• JOB 1
Set down, word for word, the stretch of the news report on displaced children's schooling from "AMMAN — More" through "of displaced families.".
• JOB 2
Resume the news report on displaced children's schooling, picking up after its final sentence.

• EXCERPTED TEXT

AMMAN — More than 410,000 school-age children have been pulled out of classrooms across five countries since the Iran war began in early March, UNICEF said Friday, warning that improvised arrangements in host communities from this Jordanian capital to the suburbs of Erbil were already buckling under the load and that an entire academic year was at risk of being written off for a generation of displaced families.

In a regional briefing delivered jointly from Amman and Geneva, UNICEF, the United Nations refugee agency and Save the Children put the breakdown at 168,000 displaced children inside Iraq, 94,000 in Jordan, 71,000 in Lebanon, roughly 60,000 in Iran itself who had moved between provinces, and an additional 18,000 documented in Turkey. The figures, which the agencies described as conservative, do not include children who remained in their home neighborhoods but had stopped attending school because of damaged buildings, fuel shortages or fear of strikes.

“We are looking at the largest education emergency the eastern Mediterranean has seen since the Syrian displacement of 2013, and it has arrived in five weeks rather than five years,” said Dominique Lemaire, UNICEF’s regional director for the Middle East and North Africa, speaking in Amman. “The host systems were already stretched. They are now improvising at a scale that improvisation cannot support.”

Jordanian Education Minister Azzam al-Tarawneh, appearing alongside Lemaire, said his ministry had authorized 230 public schools in Amman, Zarqa, Irbid and Mafraq to run double shifts beginning April 6, with Jordanian children attending in the morning and newly arrived Iraqi, Iranian and Lebanese children in the afternoon. Classroom sizes had ballooned past 45 in some afternoon shifts, he said, and the ministry would need at least $180 million in additional donor support through the summer to keep the system from collapsing back into a single shift.

“We have opened our doors and we will keep them open,” al-Tarawneh said. “But we cannot ask Jordanian taxpayers to absorb a regional war alone.”

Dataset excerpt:
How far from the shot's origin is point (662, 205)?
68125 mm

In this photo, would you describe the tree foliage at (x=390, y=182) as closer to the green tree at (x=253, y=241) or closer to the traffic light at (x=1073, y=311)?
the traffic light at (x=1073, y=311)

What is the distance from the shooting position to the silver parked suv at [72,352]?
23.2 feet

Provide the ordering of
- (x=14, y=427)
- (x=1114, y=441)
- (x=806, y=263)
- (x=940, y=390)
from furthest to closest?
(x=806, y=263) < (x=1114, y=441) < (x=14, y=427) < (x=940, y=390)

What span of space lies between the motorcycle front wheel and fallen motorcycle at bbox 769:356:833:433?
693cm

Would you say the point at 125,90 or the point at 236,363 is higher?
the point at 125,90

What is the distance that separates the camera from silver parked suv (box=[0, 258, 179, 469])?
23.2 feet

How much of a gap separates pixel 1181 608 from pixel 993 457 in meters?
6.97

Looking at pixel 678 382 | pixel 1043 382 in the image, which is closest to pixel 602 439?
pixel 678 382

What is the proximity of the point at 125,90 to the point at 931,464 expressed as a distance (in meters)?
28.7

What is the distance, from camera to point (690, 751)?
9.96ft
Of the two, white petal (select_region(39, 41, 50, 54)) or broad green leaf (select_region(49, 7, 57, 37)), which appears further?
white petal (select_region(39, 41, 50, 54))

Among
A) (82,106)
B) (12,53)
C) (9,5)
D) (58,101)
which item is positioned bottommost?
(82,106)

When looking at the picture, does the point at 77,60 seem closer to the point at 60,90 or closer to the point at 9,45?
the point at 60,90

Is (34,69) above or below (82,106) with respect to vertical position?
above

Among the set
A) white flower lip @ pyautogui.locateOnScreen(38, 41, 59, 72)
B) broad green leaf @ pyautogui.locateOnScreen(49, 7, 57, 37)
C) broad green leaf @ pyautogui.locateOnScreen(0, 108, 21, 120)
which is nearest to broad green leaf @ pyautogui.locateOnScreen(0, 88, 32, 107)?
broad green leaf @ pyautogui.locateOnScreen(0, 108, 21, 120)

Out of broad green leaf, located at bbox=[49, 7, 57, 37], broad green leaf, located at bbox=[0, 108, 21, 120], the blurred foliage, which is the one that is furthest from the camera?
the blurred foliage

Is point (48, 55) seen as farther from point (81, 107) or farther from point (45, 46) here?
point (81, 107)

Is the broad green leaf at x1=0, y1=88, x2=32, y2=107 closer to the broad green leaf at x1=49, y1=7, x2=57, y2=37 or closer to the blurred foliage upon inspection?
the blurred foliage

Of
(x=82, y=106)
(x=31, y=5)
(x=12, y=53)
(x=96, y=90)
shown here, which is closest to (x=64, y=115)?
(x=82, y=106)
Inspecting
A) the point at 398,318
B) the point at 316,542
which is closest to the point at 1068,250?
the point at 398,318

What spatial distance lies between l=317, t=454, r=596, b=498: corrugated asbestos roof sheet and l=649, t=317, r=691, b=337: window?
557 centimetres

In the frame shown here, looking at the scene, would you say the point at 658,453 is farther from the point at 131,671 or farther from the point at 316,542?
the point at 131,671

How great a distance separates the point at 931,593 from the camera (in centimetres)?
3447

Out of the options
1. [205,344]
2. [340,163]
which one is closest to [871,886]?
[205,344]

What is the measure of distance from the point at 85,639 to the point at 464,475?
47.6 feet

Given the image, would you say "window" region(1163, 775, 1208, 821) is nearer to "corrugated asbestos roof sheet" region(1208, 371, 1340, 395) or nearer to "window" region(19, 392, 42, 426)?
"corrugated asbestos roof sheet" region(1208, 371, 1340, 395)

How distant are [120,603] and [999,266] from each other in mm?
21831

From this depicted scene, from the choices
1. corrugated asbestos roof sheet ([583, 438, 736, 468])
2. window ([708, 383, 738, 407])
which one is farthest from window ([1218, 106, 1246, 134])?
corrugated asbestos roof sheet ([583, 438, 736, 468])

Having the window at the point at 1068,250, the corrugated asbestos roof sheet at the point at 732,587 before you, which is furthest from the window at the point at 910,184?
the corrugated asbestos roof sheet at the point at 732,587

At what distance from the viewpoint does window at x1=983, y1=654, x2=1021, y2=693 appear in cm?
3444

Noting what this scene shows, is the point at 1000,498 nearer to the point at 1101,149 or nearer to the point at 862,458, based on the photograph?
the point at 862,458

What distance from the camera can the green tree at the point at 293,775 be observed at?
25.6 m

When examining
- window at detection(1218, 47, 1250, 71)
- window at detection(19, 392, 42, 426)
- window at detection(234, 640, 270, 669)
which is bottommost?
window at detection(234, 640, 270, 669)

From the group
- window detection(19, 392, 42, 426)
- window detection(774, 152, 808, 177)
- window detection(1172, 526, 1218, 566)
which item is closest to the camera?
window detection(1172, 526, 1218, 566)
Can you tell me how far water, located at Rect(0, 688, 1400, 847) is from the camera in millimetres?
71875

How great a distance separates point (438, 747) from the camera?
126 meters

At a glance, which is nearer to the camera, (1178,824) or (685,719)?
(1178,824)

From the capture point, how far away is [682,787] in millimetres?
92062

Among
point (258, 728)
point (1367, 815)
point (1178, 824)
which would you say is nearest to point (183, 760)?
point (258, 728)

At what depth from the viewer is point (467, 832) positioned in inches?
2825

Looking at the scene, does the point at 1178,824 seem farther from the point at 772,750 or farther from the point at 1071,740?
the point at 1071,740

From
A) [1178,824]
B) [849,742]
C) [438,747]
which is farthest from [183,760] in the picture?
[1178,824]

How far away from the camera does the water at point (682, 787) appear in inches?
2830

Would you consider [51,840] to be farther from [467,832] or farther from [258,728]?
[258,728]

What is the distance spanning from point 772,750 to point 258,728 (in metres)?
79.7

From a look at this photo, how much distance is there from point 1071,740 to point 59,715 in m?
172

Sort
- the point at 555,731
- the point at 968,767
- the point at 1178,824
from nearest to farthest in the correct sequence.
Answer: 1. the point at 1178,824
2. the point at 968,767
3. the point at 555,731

• EXPECTED OUTPUT 1
AMMAN — More than 410,000 school-age children have been pulled out of classrooms across five countries since the Iran war began in early March, UNICEF said Friday, warning that improvised arrangements in host communities from this Jordanian capital to the suburbs of Erbil were already buckling under the load and that an entire academic year was at risk of being written off for a generation of displaced families.

• EXPECTED OUTPUT 2
The numbers translate, on the ground, into rented mosque courtyards, half-finished apartment blocks pressed into service and shipping containers retrofitted with whiteboards. In the eastern Amman neighborhood of Marka, a community center has been operating what its director called “an emergency primary school” for 340 children since March 18, staffed in part by Iraqi teachers among the displaced families.

“We have girls who have not been in a classroom for thirty-eight days,” said Lina Qasem, the director. “We have boys who watched their school in Baqubah hit by a missile. We are not equipped to give them an education. We are trying to give them a routine. That is all we can promise their parents right now.”

The Kurdistan Regional Government’s education ministry reported a parallel strain. In Erbil and Sulaimaniya, schools that had absorbed Iraqi displaced families from Anbar and Diyala in late March were now also taking in Iranian families crossing at Haji Omeran and Bashmaq. A KRG education official, Hawjin Salih, said 142 schools were running double shifts and that the region had requested $40 million from Baghdad and $60 million from international donors.

“Our teachers are working two jobs in one day, and we are paying them for one and a half,” Salih said. “We will not be able to sustain this past June without help.”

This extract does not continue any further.